Ebenfalls empirisch nähert sich Alexandra Hammer dem Thema Flaschenmilch und fragt dabei, in welcher Weise sich materielle und immaterielle Elemente innerhalb der Debatten und Praktiken rund um Milch in Flaschen als (potenziell) klimafreundlich ranken. Dabei schlussfolgert sie, wie wichtig eine Sensibilisierung von den sich wechselseitig überlagernden und ineinandergreifenden Konzepten ist, mittels derer ein Ausloten von auch zukünftig tragfähigen (Konsum-)Praktiken stattfindet.

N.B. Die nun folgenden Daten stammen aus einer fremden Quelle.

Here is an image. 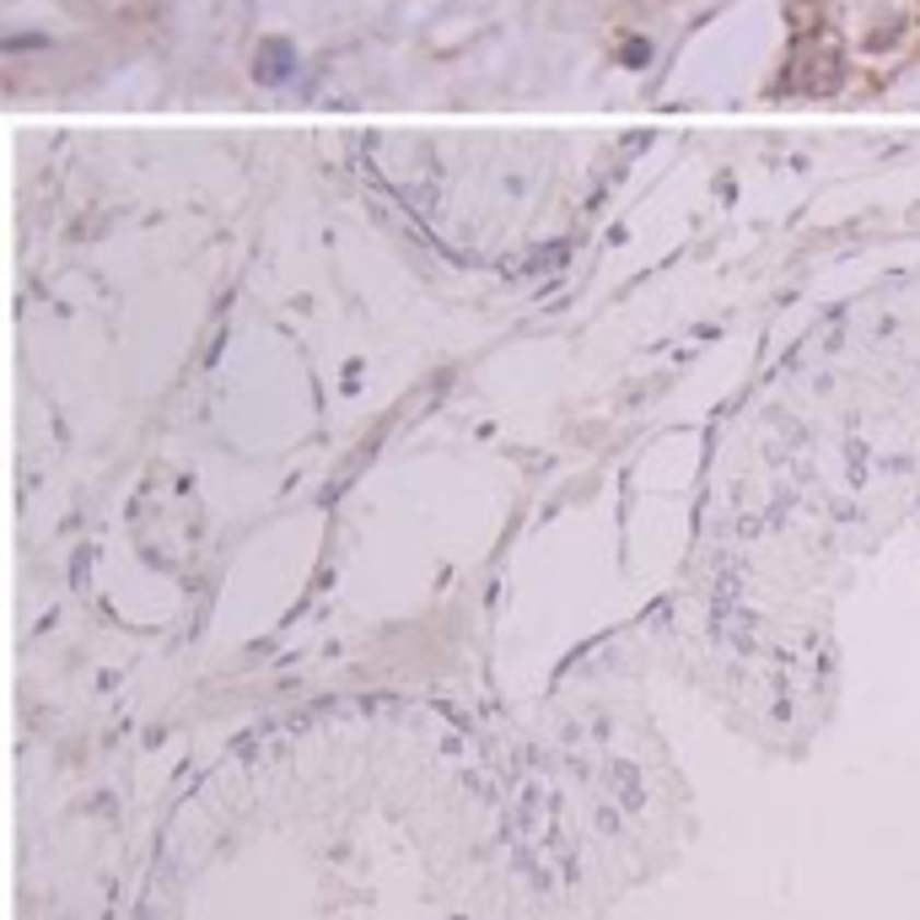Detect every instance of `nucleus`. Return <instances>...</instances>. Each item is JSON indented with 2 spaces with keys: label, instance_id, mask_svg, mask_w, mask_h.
Masks as SVG:
<instances>
[]
</instances>
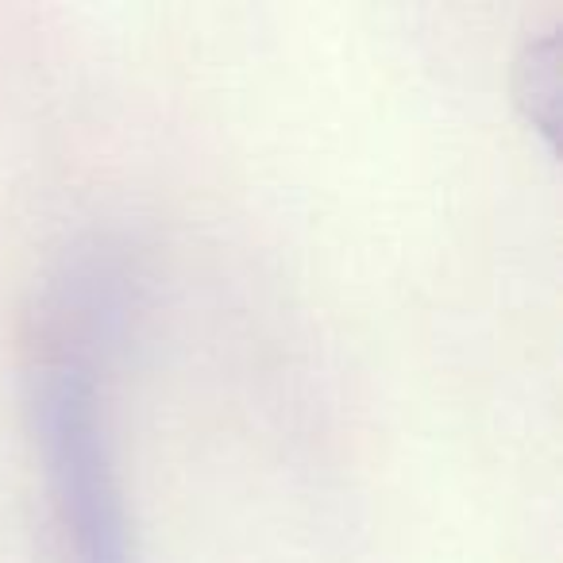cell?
I'll return each instance as SVG.
<instances>
[{
    "mask_svg": "<svg viewBox=\"0 0 563 563\" xmlns=\"http://www.w3.org/2000/svg\"><path fill=\"white\" fill-rule=\"evenodd\" d=\"M120 278V266L104 255L78 258L63 274L27 394L66 563H135L104 401V355L124 317Z\"/></svg>",
    "mask_w": 563,
    "mask_h": 563,
    "instance_id": "1",
    "label": "cell"
},
{
    "mask_svg": "<svg viewBox=\"0 0 563 563\" xmlns=\"http://www.w3.org/2000/svg\"><path fill=\"white\" fill-rule=\"evenodd\" d=\"M521 81V97L529 101V117L537 120L540 128L552 132L555 128V112H560V35H544V40H532L521 55V66H517Z\"/></svg>",
    "mask_w": 563,
    "mask_h": 563,
    "instance_id": "2",
    "label": "cell"
}]
</instances>
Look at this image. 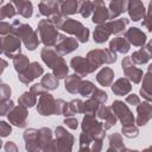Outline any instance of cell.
<instances>
[{
  "mask_svg": "<svg viewBox=\"0 0 152 152\" xmlns=\"http://www.w3.org/2000/svg\"><path fill=\"white\" fill-rule=\"evenodd\" d=\"M12 26H13L12 33L17 34L21 39L23 44L27 50L33 51L38 48L40 39L38 38L37 32L28 24H24V23H20L19 20H14L12 23Z\"/></svg>",
  "mask_w": 152,
  "mask_h": 152,
  "instance_id": "6da1fadb",
  "label": "cell"
},
{
  "mask_svg": "<svg viewBox=\"0 0 152 152\" xmlns=\"http://www.w3.org/2000/svg\"><path fill=\"white\" fill-rule=\"evenodd\" d=\"M37 28H38L40 42L45 46L51 48V46H55L57 44L61 33L58 32V28L52 24V21L49 18L48 19H42L38 23Z\"/></svg>",
  "mask_w": 152,
  "mask_h": 152,
  "instance_id": "7a4b0ae2",
  "label": "cell"
},
{
  "mask_svg": "<svg viewBox=\"0 0 152 152\" xmlns=\"http://www.w3.org/2000/svg\"><path fill=\"white\" fill-rule=\"evenodd\" d=\"M74 135L69 133L63 126H57L55 129L53 151L57 152H70L74 146Z\"/></svg>",
  "mask_w": 152,
  "mask_h": 152,
  "instance_id": "3957f363",
  "label": "cell"
},
{
  "mask_svg": "<svg viewBox=\"0 0 152 152\" xmlns=\"http://www.w3.org/2000/svg\"><path fill=\"white\" fill-rule=\"evenodd\" d=\"M61 30H63L64 32L71 36H75L80 43H87L89 39V34H90L89 28L86 27L81 21L75 20V19H69V18L65 19Z\"/></svg>",
  "mask_w": 152,
  "mask_h": 152,
  "instance_id": "277c9868",
  "label": "cell"
},
{
  "mask_svg": "<svg viewBox=\"0 0 152 152\" xmlns=\"http://www.w3.org/2000/svg\"><path fill=\"white\" fill-rule=\"evenodd\" d=\"M81 127L83 132L90 133L95 140H103L106 137V129L103 127V124L99 121L95 115H86L82 119Z\"/></svg>",
  "mask_w": 152,
  "mask_h": 152,
  "instance_id": "5b68a950",
  "label": "cell"
},
{
  "mask_svg": "<svg viewBox=\"0 0 152 152\" xmlns=\"http://www.w3.org/2000/svg\"><path fill=\"white\" fill-rule=\"evenodd\" d=\"M21 39L14 33L1 36V53L6 57L13 58L21 52Z\"/></svg>",
  "mask_w": 152,
  "mask_h": 152,
  "instance_id": "8992f818",
  "label": "cell"
},
{
  "mask_svg": "<svg viewBox=\"0 0 152 152\" xmlns=\"http://www.w3.org/2000/svg\"><path fill=\"white\" fill-rule=\"evenodd\" d=\"M87 58L100 68L103 64H113L116 61V53L109 49H95L87 53Z\"/></svg>",
  "mask_w": 152,
  "mask_h": 152,
  "instance_id": "52a82bcc",
  "label": "cell"
},
{
  "mask_svg": "<svg viewBox=\"0 0 152 152\" xmlns=\"http://www.w3.org/2000/svg\"><path fill=\"white\" fill-rule=\"evenodd\" d=\"M70 66L81 77H84V76H87L89 74H93L95 70L99 69L97 65H95L94 63H91L87 57L84 58L82 56L72 57L71 61H70Z\"/></svg>",
  "mask_w": 152,
  "mask_h": 152,
  "instance_id": "ba28073f",
  "label": "cell"
},
{
  "mask_svg": "<svg viewBox=\"0 0 152 152\" xmlns=\"http://www.w3.org/2000/svg\"><path fill=\"white\" fill-rule=\"evenodd\" d=\"M110 107H112V110L114 112V114L116 115L118 120H120V122L122 124V126L135 124V118L133 116V113L131 112L128 106L126 103H124V101L115 100Z\"/></svg>",
  "mask_w": 152,
  "mask_h": 152,
  "instance_id": "9c48e42d",
  "label": "cell"
},
{
  "mask_svg": "<svg viewBox=\"0 0 152 152\" xmlns=\"http://www.w3.org/2000/svg\"><path fill=\"white\" fill-rule=\"evenodd\" d=\"M121 68H122V71H124L125 76L131 82H133L135 84L141 82L144 72L140 68L137 66L135 63H133V61L131 59V56L129 57H124V59L121 62Z\"/></svg>",
  "mask_w": 152,
  "mask_h": 152,
  "instance_id": "30bf717a",
  "label": "cell"
},
{
  "mask_svg": "<svg viewBox=\"0 0 152 152\" xmlns=\"http://www.w3.org/2000/svg\"><path fill=\"white\" fill-rule=\"evenodd\" d=\"M37 112L42 116L56 115V100L50 93H44L39 96L37 103Z\"/></svg>",
  "mask_w": 152,
  "mask_h": 152,
  "instance_id": "8fae6325",
  "label": "cell"
},
{
  "mask_svg": "<svg viewBox=\"0 0 152 152\" xmlns=\"http://www.w3.org/2000/svg\"><path fill=\"white\" fill-rule=\"evenodd\" d=\"M27 116H28L27 107H25L23 104L14 106V108L7 114V119H8L10 124H12L13 126H15L18 128H25L26 127Z\"/></svg>",
  "mask_w": 152,
  "mask_h": 152,
  "instance_id": "7c38bea8",
  "label": "cell"
},
{
  "mask_svg": "<svg viewBox=\"0 0 152 152\" xmlns=\"http://www.w3.org/2000/svg\"><path fill=\"white\" fill-rule=\"evenodd\" d=\"M40 57H42V61L45 63V65H48L51 70H55L56 68H58L59 65L65 63V61L62 57V55H59L56 50H52V49H50L48 46L42 49Z\"/></svg>",
  "mask_w": 152,
  "mask_h": 152,
  "instance_id": "4fadbf2b",
  "label": "cell"
},
{
  "mask_svg": "<svg viewBox=\"0 0 152 152\" xmlns=\"http://www.w3.org/2000/svg\"><path fill=\"white\" fill-rule=\"evenodd\" d=\"M76 49H78V40L77 38L74 37H66L65 34L61 33L57 44L55 45V50L59 53V55H68L72 51H75Z\"/></svg>",
  "mask_w": 152,
  "mask_h": 152,
  "instance_id": "5bb4252c",
  "label": "cell"
},
{
  "mask_svg": "<svg viewBox=\"0 0 152 152\" xmlns=\"http://www.w3.org/2000/svg\"><path fill=\"white\" fill-rule=\"evenodd\" d=\"M44 74V69L43 66L38 63V62H32L27 69H25L23 72L18 74V78L23 84H28L31 83L33 80L38 78L39 76H42Z\"/></svg>",
  "mask_w": 152,
  "mask_h": 152,
  "instance_id": "9a60e30c",
  "label": "cell"
},
{
  "mask_svg": "<svg viewBox=\"0 0 152 152\" xmlns=\"http://www.w3.org/2000/svg\"><path fill=\"white\" fill-rule=\"evenodd\" d=\"M25 141V148L28 152H37L42 151L40 140H39V129L36 128H27L23 134Z\"/></svg>",
  "mask_w": 152,
  "mask_h": 152,
  "instance_id": "2e32d148",
  "label": "cell"
},
{
  "mask_svg": "<svg viewBox=\"0 0 152 152\" xmlns=\"http://www.w3.org/2000/svg\"><path fill=\"white\" fill-rule=\"evenodd\" d=\"M96 116H97L99 120L102 121L103 127H104L106 131L114 127L116 125V121H118V118L114 114V112L112 110V107H108V106H104V104L100 106V108L96 113Z\"/></svg>",
  "mask_w": 152,
  "mask_h": 152,
  "instance_id": "e0dca14e",
  "label": "cell"
},
{
  "mask_svg": "<svg viewBox=\"0 0 152 152\" xmlns=\"http://www.w3.org/2000/svg\"><path fill=\"white\" fill-rule=\"evenodd\" d=\"M110 19L109 10L107 8L103 0H94V12L91 17V21L96 25L104 24L107 20Z\"/></svg>",
  "mask_w": 152,
  "mask_h": 152,
  "instance_id": "ac0fdd59",
  "label": "cell"
},
{
  "mask_svg": "<svg viewBox=\"0 0 152 152\" xmlns=\"http://www.w3.org/2000/svg\"><path fill=\"white\" fill-rule=\"evenodd\" d=\"M137 119L135 125L137 126H145L151 119H152V100L151 101H144L140 102L137 106Z\"/></svg>",
  "mask_w": 152,
  "mask_h": 152,
  "instance_id": "d6986e66",
  "label": "cell"
},
{
  "mask_svg": "<svg viewBox=\"0 0 152 152\" xmlns=\"http://www.w3.org/2000/svg\"><path fill=\"white\" fill-rule=\"evenodd\" d=\"M127 13L129 15V19L133 21H139L145 18L146 10L141 0H128L127 6Z\"/></svg>",
  "mask_w": 152,
  "mask_h": 152,
  "instance_id": "ffe728a7",
  "label": "cell"
},
{
  "mask_svg": "<svg viewBox=\"0 0 152 152\" xmlns=\"http://www.w3.org/2000/svg\"><path fill=\"white\" fill-rule=\"evenodd\" d=\"M124 37L133 46H144L146 44V39H147L146 34L140 28H138V27H131V28H128L125 32Z\"/></svg>",
  "mask_w": 152,
  "mask_h": 152,
  "instance_id": "44dd1931",
  "label": "cell"
},
{
  "mask_svg": "<svg viewBox=\"0 0 152 152\" xmlns=\"http://www.w3.org/2000/svg\"><path fill=\"white\" fill-rule=\"evenodd\" d=\"M39 14L46 18H51L52 15L61 12V6L57 0H40L38 4Z\"/></svg>",
  "mask_w": 152,
  "mask_h": 152,
  "instance_id": "7402d4cb",
  "label": "cell"
},
{
  "mask_svg": "<svg viewBox=\"0 0 152 152\" xmlns=\"http://www.w3.org/2000/svg\"><path fill=\"white\" fill-rule=\"evenodd\" d=\"M39 140L42 151L44 152H52L53 151V138H52V131L48 127L39 128Z\"/></svg>",
  "mask_w": 152,
  "mask_h": 152,
  "instance_id": "603a6c76",
  "label": "cell"
},
{
  "mask_svg": "<svg viewBox=\"0 0 152 152\" xmlns=\"http://www.w3.org/2000/svg\"><path fill=\"white\" fill-rule=\"evenodd\" d=\"M112 91L114 93V95L116 96H124L127 95L131 90H132V84L131 81L127 77H121L118 78L114 83H112Z\"/></svg>",
  "mask_w": 152,
  "mask_h": 152,
  "instance_id": "cb8c5ba5",
  "label": "cell"
},
{
  "mask_svg": "<svg viewBox=\"0 0 152 152\" xmlns=\"http://www.w3.org/2000/svg\"><path fill=\"white\" fill-rule=\"evenodd\" d=\"M129 48H131V44L125 37H116V38H113L109 42V48L108 49L110 51L115 52L116 55L118 53L126 55L129 51Z\"/></svg>",
  "mask_w": 152,
  "mask_h": 152,
  "instance_id": "d4e9b609",
  "label": "cell"
},
{
  "mask_svg": "<svg viewBox=\"0 0 152 152\" xmlns=\"http://www.w3.org/2000/svg\"><path fill=\"white\" fill-rule=\"evenodd\" d=\"M82 83H83L82 77L75 72V74L66 76V78L64 81V88L70 94H80V89H81Z\"/></svg>",
  "mask_w": 152,
  "mask_h": 152,
  "instance_id": "484cf974",
  "label": "cell"
},
{
  "mask_svg": "<svg viewBox=\"0 0 152 152\" xmlns=\"http://www.w3.org/2000/svg\"><path fill=\"white\" fill-rule=\"evenodd\" d=\"M84 0H64L61 4V12L64 17H69L80 13L82 4Z\"/></svg>",
  "mask_w": 152,
  "mask_h": 152,
  "instance_id": "4316f807",
  "label": "cell"
},
{
  "mask_svg": "<svg viewBox=\"0 0 152 152\" xmlns=\"http://www.w3.org/2000/svg\"><path fill=\"white\" fill-rule=\"evenodd\" d=\"M112 34V31H110V27L108 25V23H104V24H99L94 32H93V39L95 43L97 44H102L104 42L108 40L109 36Z\"/></svg>",
  "mask_w": 152,
  "mask_h": 152,
  "instance_id": "83f0119b",
  "label": "cell"
},
{
  "mask_svg": "<svg viewBox=\"0 0 152 152\" xmlns=\"http://www.w3.org/2000/svg\"><path fill=\"white\" fill-rule=\"evenodd\" d=\"M127 6H128V0H110L108 5L110 19H116L124 12H127Z\"/></svg>",
  "mask_w": 152,
  "mask_h": 152,
  "instance_id": "f1b7e54d",
  "label": "cell"
},
{
  "mask_svg": "<svg viewBox=\"0 0 152 152\" xmlns=\"http://www.w3.org/2000/svg\"><path fill=\"white\" fill-rule=\"evenodd\" d=\"M11 1L13 2V5L17 8V12L21 17H24L26 19L32 17V14H33V5H32V2L30 0H11Z\"/></svg>",
  "mask_w": 152,
  "mask_h": 152,
  "instance_id": "f546056e",
  "label": "cell"
},
{
  "mask_svg": "<svg viewBox=\"0 0 152 152\" xmlns=\"http://www.w3.org/2000/svg\"><path fill=\"white\" fill-rule=\"evenodd\" d=\"M113 80H114V70L112 68H109V66L102 68L97 72V75H96V81L102 87H109V86H112Z\"/></svg>",
  "mask_w": 152,
  "mask_h": 152,
  "instance_id": "4dcf8cb0",
  "label": "cell"
},
{
  "mask_svg": "<svg viewBox=\"0 0 152 152\" xmlns=\"http://www.w3.org/2000/svg\"><path fill=\"white\" fill-rule=\"evenodd\" d=\"M108 142L109 146L107 148L108 152H122L126 151L127 148L125 147V144L122 141V137L120 133H112L108 135Z\"/></svg>",
  "mask_w": 152,
  "mask_h": 152,
  "instance_id": "1f68e13d",
  "label": "cell"
},
{
  "mask_svg": "<svg viewBox=\"0 0 152 152\" xmlns=\"http://www.w3.org/2000/svg\"><path fill=\"white\" fill-rule=\"evenodd\" d=\"M139 94L146 101L152 100V74L148 71L142 76V83H141V88L139 90Z\"/></svg>",
  "mask_w": 152,
  "mask_h": 152,
  "instance_id": "d6a6232c",
  "label": "cell"
},
{
  "mask_svg": "<svg viewBox=\"0 0 152 152\" xmlns=\"http://www.w3.org/2000/svg\"><path fill=\"white\" fill-rule=\"evenodd\" d=\"M152 58V55L151 52L147 50V48L144 45L141 46V49L134 51L131 56V59L133 61V63H135L137 65H142V64H146L150 59Z\"/></svg>",
  "mask_w": 152,
  "mask_h": 152,
  "instance_id": "836d02e7",
  "label": "cell"
},
{
  "mask_svg": "<svg viewBox=\"0 0 152 152\" xmlns=\"http://www.w3.org/2000/svg\"><path fill=\"white\" fill-rule=\"evenodd\" d=\"M128 24H129V19H126V18H119V19H113V20L108 21V25L110 27L112 34L122 33L126 30Z\"/></svg>",
  "mask_w": 152,
  "mask_h": 152,
  "instance_id": "e575fe53",
  "label": "cell"
},
{
  "mask_svg": "<svg viewBox=\"0 0 152 152\" xmlns=\"http://www.w3.org/2000/svg\"><path fill=\"white\" fill-rule=\"evenodd\" d=\"M40 84H42L48 91H51V90H55V89L58 88L59 78H58L57 76H55L53 74H45L44 76H42Z\"/></svg>",
  "mask_w": 152,
  "mask_h": 152,
  "instance_id": "d590c367",
  "label": "cell"
},
{
  "mask_svg": "<svg viewBox=\"0 0 152 152\" xmlns=\"http://www.w3.org/2000/svg\"><path fill=\"white\" fill-rule=\"evenodd\" d=\"M13 65H14V69H15V71L18 72V74H20V72H23L25 69H27V66L31 64L30 63V61H28V57H26L24 53H18V55H15L13 58Z\"/></svg>",
  "mask_w": 152,
  "mask_h": 152,
  "instance_id": "8d00e7d4",
  "label": "cell"
},
{
  "mask_svg": "<svg viewBox=\"0 0 152 152\" xmlns=\"http://www.w3.org/2000/svg\"><path fill=\"white\" fill-rule=\"evenodd\" d=\"M83 101L80 99H75L71 100L70 102H68V108L64 113V116H72L75 114H80L83 113Z\"/></svg>",
  "mask_w": 152,
  "mask_h": 152,
  "instance_id": "74e56055",
  "label": "cell"
},
{
  "mask_svg": "<svg viewBox=\"0 0 152 152\" xmlns=\"http://www.w3.org/2000/svg\"><path fill=\"white\" fill-rule=\"evenodd\" d=\"M18 103L23 104V106H25L27 108H31L34 104H37V95H34L31 90L30 91H25L18 97Z\"/></svg>",
  "mask_w": 152,
  "mask_h": 152,
  "instance_id": "f35d334b",
  "label": "cell"
},
{
  "mask_svg": "<svg viewBox=\"0 0 152 152\" xmlns=\"http://www.w3.org/2000/svg\"><path fill=\"white\" fill-rule=\"evenodd\" d=\"M101 103H99L96 100H94L93 97H89L88 100L84 101L83 103V113L86 115H96L99 108H100Z\"/></svg>",
  "mask_w": 152,
  "mask_h": 152,
  "instance_id": "ab89813d",
  "label": "cell"
},
{
  "mask_svg": "<svg viewBox=\"0 0 152 152\" xmlns=\"http://www.w3.org/2000/svg\"><path fill=\"white\" fill-rule=\"evenodd\" d=\"M94 140L95 138L90 133L82 131V133L80 134V151H90Z\"/></svg>",
  "mask_w": 152,
  "mask_h": 152,
  "instance_id": "60d3db41",
  "label": "cell"
},
{
  "mask_svg": "<svg viewBox=\"0 0 152 152\" xmlns=\"http://www.w3.org/2000/svg\"><path fill=\"white\" fill-rule=\"evenodd\" d=\"M17 8L13 5V2H8L1 6L0 8V19L5 20V19H11L17 14Z\"/></svg>",
  "mask_w": 152,
  "mask_h": 152,
  "instance_id": "b9f144b4",
  "label": "cell"
},
{
  "mask_svg": "<svg viewBox=\"0 0 152 152\" xmlns=\"http://www.w3.org/2000/svg\"><path fill=\"white\" fill-rule=\"evenodd\" d=\"M121 133L124 134V137H126L128 139H133V138H137L139 135V128L135 124L126 125V126L121 127Z\"/></svg>",
  "mask_w": 152,
  "mask_h": 152,
  "instance_id": "7bdbcfd3",
  "label": "cell"
},
{
  "mask_svg": "<svg viewBox=\"0 0 152 152\" xmlns=\"http://www.w3.org/2000/svg\"><path fill=\"white\" fill-rule=\"evenodd\" d=\"M93 12H94V1H90V0H84L83 4H82V7H81V15L83 18H89L90 15H93Z\"/></svg>",
  "mask_w": 152,
  "mask_h": 152,
  "instance_id": "ee69618b",
  "label": "cell"
},
{
  "mask_svg": "<svg viewBox=\"0 0 152 152\" xmlns=\"http://www.w3.org/2000/svg\"><path fill=\"white\" fill-rule=\"evenodd\" d=\"M90 97H93L94 100H96L99 103L104 104V103L107 102V100H108V94H107L106 91H103L102 89L95 87V89H94V91L91 93Z\"/></svg>",
  "mask_w": 152,
  "mask_h": 152,
  "instance_id": "f6af8a7d",
  "label": "cell"
},
{
  "mask_svg": "<svg viewBox=\"0 0 152 152\" xmlns=\"http://www.w3.org/2000/svg\"><path fill=\"white\" fill-rule=\"evenodd\" d=\"M95 89V86L93 82L90 81H83L82 86H81V89H80V95L82 96H90L91 93L94 91Z\"/></svg>",
  "mask_w": 152,
  "mask_h": 152,
  "instance_id": "bcb514c9",
  "label": "cell"
},
{
  "mask_svg": "<svg viewBox=\"0 0 152 152\" xmlns=\"http://www.w3.org/2000/svg\"><path fill=\"white\" fill-rule=\"evenodd\" d=\"M14 108V102L12 100H6V101H1L0 103V115H7L12 109Z\"/></svg>",
  "mask_w": 152,
  "mask_h": 152,
  "instance_id": "7dc6e473",
  "label": "cell"
},
{
  "mask_svg": "<svg viewBox=\"0 0 152 152\" xmlns=\"http://www.w3.org/2000/svg\"><path fill=\"white\" fill-rule=\"evenodd\" d=\"M68 72H69V66L66 65V63H64V64L59 65L58 68H56L55 70H52V74L55 76H57L59 80L61 78H66Z\"/></svg>",
  "mask_w": 152,
  "mask_h": 152,
  "instance_id": "c3c4849f",
  "label": "cell"
},
{
  "mask_svg": "<svg viewBox=\"0 0 152 152\" xmlns=\"http://www.w3.org/2000/svg\"><path fill=\"white\" fill-rule=\"evenodd\" d=\"M11 93H12V90H11L10 86H7L6 83H1L0 84V101L10 100Z\"/></svg>",
  "mask_w": 152,
  "mask_h": 152,
  "instance_id": "681fc988",
  "label": "cell"
},
{
  "mask_svg": "<svg viewBox=\"0 0 152 152\" xmlns=\"http://www.w3.org/2000/svg\"><path fill=\"white\" fill-rule=\"evenodd\" d=\"M66 108H68V102L66 101H64L63 99H57L56 100V115H64Z\"/></svg>",
  "mask_w": 152,
  "mask_h": 152,
  "instance_id": "f907efd6",
  "label": "cell"
},
{
  "mask_svg": "<svg viewBox=\"0 0 152 152\" xmlns=\"http://www.w3.org/2000/svg\"><path fill=\"white\" fill-rule=\"evenodd\" d=\"M13 31V26H12V23H6L5 20H1L0 23V34L1 36H6V34H10L12 33Z\"/></svg>",
  "mask_w": 152,
  "mask_h": 152,
  "instance_id": "816d5d0a",
  "label": "cell"
},
{
  "mask_svg": "<svg viewBox=\"0 0 152 152\" xmlns=\"http://www.w3.org/2000/svg\"><path fill=\"white\" fill-rule=\"evenodd\" d=\"M11 133H12V127H11V125L7 124L6 121H1V122H0V135H1L2 138H5V137L10 135Z\"/></svg>",
  "mask_w": 152,
  "mask_h": 152,
  "instance_id": "f5cc1de1",
  "label": "cell"
},
{
  "mask_svg": "<svg viewBox=\"0 0 152 152\" xmlns=\"http://www.w3.org/2000/svg\"><path fill=\"white\" fill-rule=\"evenodd\" d=\"M63 124L66 125V127H69L70 129H76L78 127V121L76 118L72 116H65V119L63 120Z\"/></svg>",
  "mask_w": 152,
  "mask_h": 152,
  "instance_id": "db71d44e",
  "label": "cell"
},
{
  "mask_svg": "<svg viewBox=\"0 0 152 152\" xmlns=\"http://www.w3.org/2000/svg\"><path fill=\"white\" fill-rule=\"evenodd\" d=\"M141 26L147 28L148 32H152V13H146L145 18L141 21Z\"/></svg>",
  "mask_w": 152,
  "mask_h": 152,
  "instance_id": "11a10c76",
  "label": "cell"
},
{
  "mask_svg": "<svg viewBox=\"0 0 152 152\" xmlns=\"http://www.w3.org/2000/svg\"><path fill=\"white\" fill-rule=\"evenodd\" d=\"M125 102L131 104V106H138L140 103V99H139V96L137 94H129V95L126 96Z\"/></svg>",
  "mask_w": 152,
  "mask_h": 152,
  "instance_id": "9f6ffc18",
  "label": "cell"
},
{
  "mask_svg": "<svg viewBox=\"0 0 152 152\" xmlns=\"http://www.w3.org/2000/svg\"><path fill=\"white\" fill-rule=\"evenodd\" d=\"M30 90H31V91H32L34 95H37V96H38V95L40 96L42 94H44V93H46V91H48V90H46V89H45V88H44V87H43L40 83H36V84L31 86Z\"/></svg>",
  "mask_w": 152,
  "mask_h": 152,
  "instance_id": "6f0895ef",
  "label": "cell"
},
{
  "mask_svg": "<svg viewBox=\"0 0 152 152\" xmlns=\"http://www.w3.org/2000/svg\"><path fill=\"white\" fill-rule=\"evenodd\" d=\"M5 151L6 152H10V151H18V147L15 146V144L13 141H7L6 145H5Z\"/></svg>",
  "mask_w": 152,
  "mask_h": 152,
  "instance_id": "680465c9",
  "label": "cell"
},
{
  "mask_svg": "<svg viewBox=\"0 0 152 152\" xmlns=\"http://www.w3.org/2000/svg\"><path fill=\"white\" fill-rule=\"evenodd\" d=\"M147 13H152V0L148 2V8H147Z\"/></svg>",
  "mask_w": 152,
  "mask_h": 152,
  "instance_id": "91938a15",
  "label": "cell"
},
{
  "mask_svg": "<svg viewBox=\"0 0 152 152\" xmlns=\"http://www.w3.org/2000/svg\"><path fill=\"white\" fill-rule=\"evenodd\" d=\"M6 65H7V63H6V62H5L4 59H2V69H1V72H2L4 70H5V68H6Z\"/></svg>",
  "mask_w": 152,
  "mask_h": 152,
  "instance_id": "94428289",
  "label": "cell"
},
{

Welche Auswirkungen die globale Klimaerwärmung auf den Weinbau hat und wie die Strategien der Winzer:innen individuellen Aushandlungs- und Abwägungsprozessen unterliegen, stellt Julia Kleine-Bley anhand ihrer Forschung in Rheinhessen dar. Dabei wird einmal mehr deutlich, die „globale Klimaerwärmung betrifft alle, aber sie betrifft alle auf unterschiedliche Weise“ und dies zeigt sich besonders im Blick auf alltägliche Aushandlungen.

Dies tut auch Janette Helm, wenn sie die Mitarbeiter:innen eines Abfallwirtschaftsbetriebs fragt, was diese eigentlich über unseren Müll, den sie abholen oder auf Wertstoffhöfen annehmen, denken und welche Rolle dabei der Klimawandel in ihrem Privatleben wie auch Arbeitsalltag spielt.

Cornelia Kühn versucht anhand ihrer Forschung zu gemeinwohl-bilanzierten Unternehmen herauszuarbeiten, welchen Einfluss die politische Lenkung des Staates auf gesellschaftliches Wohlbefinden und konkretes Handeln Einzelner hat, welche sich im Spannungsfeld zwischen den ethischen Vorstellungen der Unternehmen, wirtschaftspolitischen Strukturen und tradierten gesellschaftlichen Mustern bewegen.

Ebenfalls mit konkreten Umsetzungsstrategien und -herausforderungen beschäftigt sich der Beitrag von Ursula Fatima Kowanda-Yassin, welcher einen Überblick über die Nachhaltigkeitsbestrebungen in Moscheen sowie muslimischen Communities gibt. 

Tessa van der Staak ging in Oslo der Frage nach, “how young adults in Norway “deal” with climate change on an everyday basis”, und zeigt dabei auf, dass Klimawandel nicht nur ein messbares Phänomen ist, sondern auch “an idea with a social life of its own” und “the idea itself is impacting people’s lives, choices and thoughts”.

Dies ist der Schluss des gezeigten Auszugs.